INTRODUCTION
VMware vCenter servers are vulnerable to a critical remote code execution flaw. The unpatched servers are being actively hunted and exploited by malicious actors.
DETAILS
Bad Packets’ team discovered the vulnerability with the company’s chief research officer Troy Mursch tweeting “Mass scanning activity detected from 104.40.252.159 checking for VMware vSphere hosts vulnerable to remote code execution.”
The findings were validated by Kevin Beaumont, head of security operations center at Arcadia Group Ltd.
VMware vCenter server is a utility for server management that allows the controlling of virtual machines and other components, all from a centralized location.

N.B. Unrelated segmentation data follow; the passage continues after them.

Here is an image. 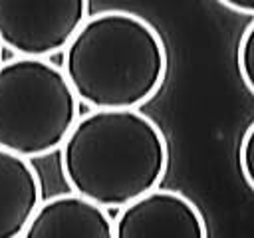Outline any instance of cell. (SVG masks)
<instances>
[{
    "instance_id": "8992f818",
    "label": "cell",
    "mask_w": 254,
    "mask_h": 238,
    "mask_svg": "<svg viewBox=\"0 0 254 238\" xmlns=\"http://www.w3.org/2000/svg\"><path fill=\"white\" fill-rule=\"evenodd\" d=\"M20 238H113V218L79 194L62 192L40 202Z\"/></svg>"
},
{
    "instance_id": "8fae6325",
    "label": "cell",
    "mask_w": 254,
    "mask_h": 238,
    "mask_svg": "<svg viewBox=\"0 0 254 238\" xmlns=\"http://www.w3.org/2000/svg\"><path fill=\"white\" fill-rule=\"evenodd\" d=\"M2 50H4V48H2V44H0V61H2Z\"/></svg>"
},
{
    "instance_id": "7a4b0ae2",
    "label": "cell",
    "mask_w": 254,
    "mask_h": 238,
    "mask_svg": "<svg viewBox=\"0 0 254 238\" xmlns=\"http://www.w3.org/2000/svg\"><path fill=\"white\" fill-rule=\"evenodd\" d=\"M169 58L159 30L129 10L89 14L64 48L62 69L89 109H139L163 87Z\"/></svg>"
},
{
    "instance_id": "52a82bcc",
    "label": "cell",
    "mask_w": 254,
    "mask_h": 238,
    "mask_svg": "<svg viewBox=\"0 0 254 238\" xmlns=\"http://www.w3.org/2000/svg\"><path fill=\"white\" fill-rule=\"evenodd\" d=\"M42 200V178L32 161L0 147V238H20Z\"/></svg>"
},
{
    "instance_id": "6da1fadb",
    "label": "cell",
    "mask_w": 254,
    "mask_h": 238,
    "mask_svg": "<svg viewBox=\"0 0 254 238\" xmlns=\"http://www.w3.org/2000/svg\"><path fill=\"white\" fill-rule=\"evenodd\" d=\"M60 167L71 192L119 210L161 186L169 145L163 129L139 109H91L62 143Z\"/></svg>"
},
{
    "instance_id": "30bf717a",
    "label": "cell",
    "mask_w": 254,
    "mask_h": 238,
    "mask_svg": "<svg viewBox=\"0 0 254 238\" xmlns=\"http://www.w3.org/2000/svg\"><path fill=\"white\" fill-rule=\"evenodd\" d=\"M216 2H220L222 6H226L232 12L254 16V0H216Z\"/></svg>"
},
{
    "instance_id": "ba28073f",
    "label": "cell",
    "mask_w": 254,
    "mask_h": 238,
    "mask_svg": "<svg viewBox=\"0 0 254 238\" xmlns=\"http://www.w3.org/2000/svg\"><path fill=\"white\" fill-rule=\"evenodd\" d=\"M236 63H238V73H240L246 89L254 95V20L244 28V32L238 40Z\"/></svg>"
},
{
    "instance_id": "5b68a950",
    "label": "cell",
    "mask_w": 254,
    "mask_h": 238,
    "mask_svg": "<svg viewBox=\"0 0 254 238\" xmlns=\"http://www.w3.org/2000/svg\"><path fill=\"white\" fill-rule=\"evenodd\" d=\"M113 238H208V226L187 194L157 186L119 208Z\"/></svg>"
},
{
    "instance_id": "9c48e42d",
    "label": "cell",
    "mask_w": 254,
    "mask_h": 238,
    "mask_svg": "<svg viewBox=\"0 0 254 238\" xmlns=\"http://www.w3.org/2000/svg\"><path fill=\"white\" fill-rule=\"evenodd\" d=\"M238 167L246 184L254 190V121L246 127L238 145Z\"/></svg>"
},
{
    "instance_id": "3957f363",
    "label": "cell",
    "mask_w": 254,
    "mask_h": 238,
    "mask_svg": "<svg viewBox=\"0 0 254 238\" xmlns=\"http://www.w3.org/2000/svg\"><path fill=\"white\" fill-rule=\"evenodd\" d=\"M81 103L62 65L50 58L0 61V147L38 159L60 151Z\"/></svg>"
},
{
    "instance_id": "277c9868",
    "label": "cell",
    "mask_w": 254,
    "mask_h": 238,
    "mask_svg": "<svg viewBox=\"0 0 254 238\" xmlns=\"http://www.w3.org/2000/svg\"><path fill=\"white\" fill-rule=\"evenodd\" d=\"M89 16V0H0V44L14 56L52 58Z\"/></svg>"
}]
</instances>
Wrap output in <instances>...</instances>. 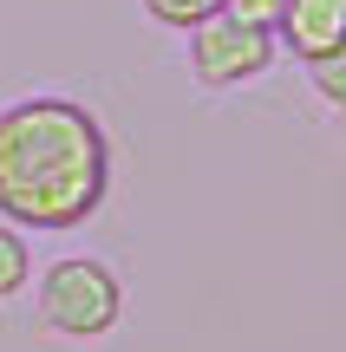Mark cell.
I'll use <instances>...</instances> for the list:
<instances>
[{"instance_id":"6da1fadb","label":"cell","mask_w":346,"mask_h":352,"mask_svg":"<svg viewBox=\"0 0 346 352\" xmlns=\"http://www.w3.org/2000/svg\"><path fill=\"white\" fill-rule=\"evenodd\" d=\"M111 189L105 124L72 98H20L0 111V215L13 228H78Z\"/></svg>"},{"instance_id":"7a4b0ae2","label":"cell","mask_w":346,"mask_h":352,"mask_svg":"<svg viewBox=\"0 0 346 352\" xmlns=\"http://www.w3.org/2000/svg\"><path fill=\"white\" fill-rule=\"evenodd\" d=\"M125 314V287L105 261L91 254H72V261H52L46 280H39V320L65 340H98V333L118 327Z\"/></svg>"},{"instance_id":"3957f363","label":"cell","mask_w":346,"mask_h":352,"mask_svg":"<svg viewBox=\"0 0 346 352\" xmlns=\"http://www.w3.org/2000/svg\"><path fill=\"white\" fill-rule=\"evenodd\" d=\"M274 65V26H248L235 13H216L190 33V72L203 78L209 91H229V85H248Z\"/></svg>"},{"instance_id":"277c9868","label":"cell","mask_w":346,"mask_h":352,"mask_svg":"<svg viewBox=\"0 0 346 352\" xmlns=\"http://www.w3.org/2000/svg\"><path fill=\"white\" fill-rule=\"evenodd\" d=\"M274 33H281V46L294 59H321L346 39V0H281Z\"/></svg>"},{"instance_id":"5b68a950","label":"cell","mask_w":346,"mask_h":352,"mask_svg":"<svg viewBox=\"0 0 346 352\" xmlns=\"http://www.w3.org/2000/svg\"><path fill=\"white\" fill-rule=\"evenodd\" d=\"M144 13H151L157 26H177V33H196L203 20H216L222 0H144Z\"/></svg>"},{"instance_id":"8992f818","label":"cell","mask_w":346,"mask_h":352,"mask_svg":"<svg viewBox=\"0 0 346 352\" xmlns=\"http://www.w3.org/2000/svg\"><path fill=\"white\" fill-rule=\"evenodd\" d=\"M307 78H314V91L327 104H346V39L334 52H321V59H307Z\"/></svg>"},{"instance_id":"52a82bcc","label":"cell","mask_w":346,"mask_h":352,"mask_svg":"<svg viewBox=\"0 0 346 352\" xmlns=\"http://www.w3.org/2000/svg\"><path fill=\"white\" fill-rule=\"evenodd\" d=\"M26 261H33V254H26V241L13 235V228H0V300H7V294H20Z\"/></svg>"},{"instance_id":"ba28073f","label":"cell","mask_w":346,"mask_h":352,"mask_svg":"<svg viewBox=\"0 0 346 352\" xmlns=\"http://www.w3.org/2000/svg\"><path fill=\"white\" fill-rule=\"evenodd\" d=\"M222 13H235L248 26H274L281 20V0H222Z\"/></svg>"}]
</instances>
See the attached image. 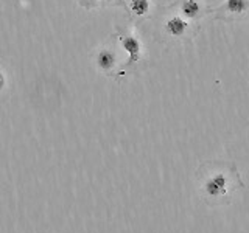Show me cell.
Instances as JSON below:
<instances>
[{"instance_id":"cell-1","label":"cell","mask_w":249,"mask_h":233,"mask_svg":"<svg viewBox=\"0 0 249 233\" xmlns=\"http://www.w3.org/2000/svg\"><path fill=\"white\" fill-rule=\"evenodd\" d=\"M195 188L206 205L220 207L232 204L245 190V183L233 162L207 160L196 168Z\"/></svg>"},{"instance_id":"cell-2","label":"cell","mask_w":249,"mask_h":233,"mask_svg":"<svg viewBox=\"0 0 249 233\" xmlns=\"http://www.w3.org/2000/svg\"><path fill=\"white\" fill-rule=\"evenodd\" d=\"M201 27L195 25L190 20H187L184 16L178 13L173 3L167 8H162V11L156 17L154 34L160 44H192V41L199 34Z\"/></svg>"},{"instance_id":"cell-3","label":"cell","mask_w":249,"mask_h":233,"mask_svg":"<svg viewBox=\"0 0 249 233\" xmlns=\"http://www.w3.org/2000/svg\"><path fill=\"white\" fill-rule=\"evenodd\" d=\"M114 37L120 42L123 50L128 53V59L122 64V67L119 70V76H123L126 73H137L139 70H143L140 66L146 62L145 61V47H143V41L137 34L134 27L132 25H128V27L117 25Z\"/></svg>"},{"instance_id":"cell-4","label":"cell","mask_w":249,"mask_h":233,"mask_svg":"<svg viewBox=\"0 0 249 233\" xmlns=\"http://www.w3.org/2000/svg\"><path fill=\"white\" fill-rule=\"evenodd\" d=\"M124 61H122L120 53L117 50V45L111 41H107L101 47H98L97 51L93 53V64L100 73L106 76L119 75V70Z\"/></svg>"},{"instance_id":"cell-5","label":"cell","mask_w":249,"mask_h":233,"mask_svg":"<svg viewBox=\"0 0 249 233\" xmlns=\"http://www.w3.org/2000/svg\"><path fill=\"white\" fill-rule=\"evenodd\" d=\"M173 6L179 14L198 27H201L199 23L202 19H206L210 13H213V10L204 0H175Z\"/></svg>"},{"instance_id":"cell-6","label":"cell","mask_w":249,"mask_h":233,"mask_svg":"<svg viewBox=\"0 0 249 233\" xmlns=\"http://www.w3.org/2000/svg\"><path fill=\"white\" fill-rule=\"evenodd\" d=\"M215 20L224 23H233L241 19L249 13V0H226L218 8L213 10Z\"/></svg>"},{"instance_id":"cell-7","label":"cell","mask_w":249,"mask_h":233,"mask_svg":"<svg viewBox=\"0 0 249 233\" xmlns=\"http://www.w3.org/2000/svg\"><path fill=\"white\" fill-rule=\"evenodd\" d=\"M119 6L124 8L132 23L153 17V0H120Z\"/></svg>"},{"instance_id":"cell-8","label":"cell","mask_w":249,"mask_h":233,"mask_svg":"<svg viewBox=\"0 0 249 233\" xmlns=\"http://www.w3.org/2000/svg\"><path fill=\"white\" fill-rule=\"evenodd\" d=\"M78 5L83 6L84 10H95L101 5H117L119 6L120 0H76Z\"/></svg>"},{"instance_id":"cell-9","label":"cell","mask_w":249,"mask_h":233,"mask_svg":"<svg viewBox=\"0 0 249 233\" xmlns=\"http://www.w3.org/2000/svg\"><path fill=\"white\" fill-rule=\"evenodd\" d=\"M6 87H8V76H6L5 70L0 67V93L6 90Z\"/></svg>"}]
</instances>
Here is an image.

Proof of Concept for the vulnerability was also published with the flaw being tracked as CVE-2021-21985 bearing a CVSS score of 9.8. The flaw follows the absence of an input validation in Health Check plug-in’s Virtual SAN (vSAN), consequently allowing a malicious actor to execute commands arbitrarily – even with the access to elevated privileges – on the underlying Operating System hosting the server.
VMware’s vCenter plug-in is not inexperienced when it comes to critical vulnerabilities. In February, the company had to rectify a similar critical remote code execution vulnerability which also allowed an attacker to exploit the target machine in an almost indistinguishable fashion as CVE-2020-21985.
According to Bad Packets, as many as 14,858 vCenter servers were found on the internet, ready for any threat-actor to start working their way in.